#### DIRECTIONS:
Straight copy, no pictures: transcribe each entry as it stands.
[PROVIDED ENTRIES Boundary: Start]
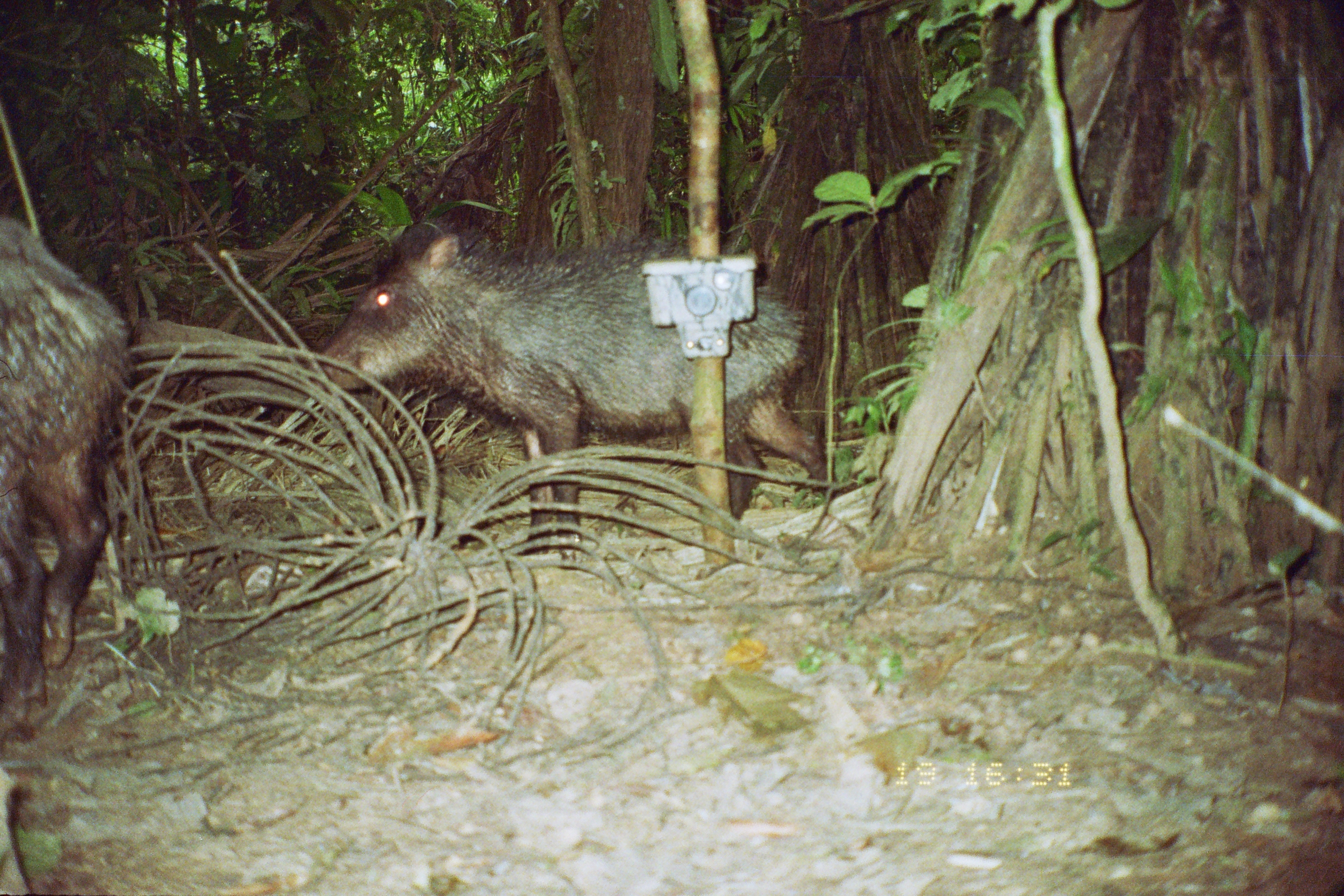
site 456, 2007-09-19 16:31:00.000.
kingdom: Animalia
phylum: Chordata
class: Mammalia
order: Artiodactyla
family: Tayassuidae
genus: Tayassu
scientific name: Tayassu pecari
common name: white-lipped peccary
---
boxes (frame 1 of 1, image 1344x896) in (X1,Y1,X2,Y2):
[PROVIDED ENTRIES Boundary: End]
#### ANSWER SECTION:
site 456, 2007-09-19 16:31:00.000.
kingdom: Animalia
phylum: Chordata
class: Mammalia
order: Artiodactyla
family: Tayassuidae
genus: Tayassu
scientific name: Tayassu pecari
common name: white-lipped peccary
---
boxes (frame 1 of 1, image 1344x896) in (X1,Y1,X2,Y2):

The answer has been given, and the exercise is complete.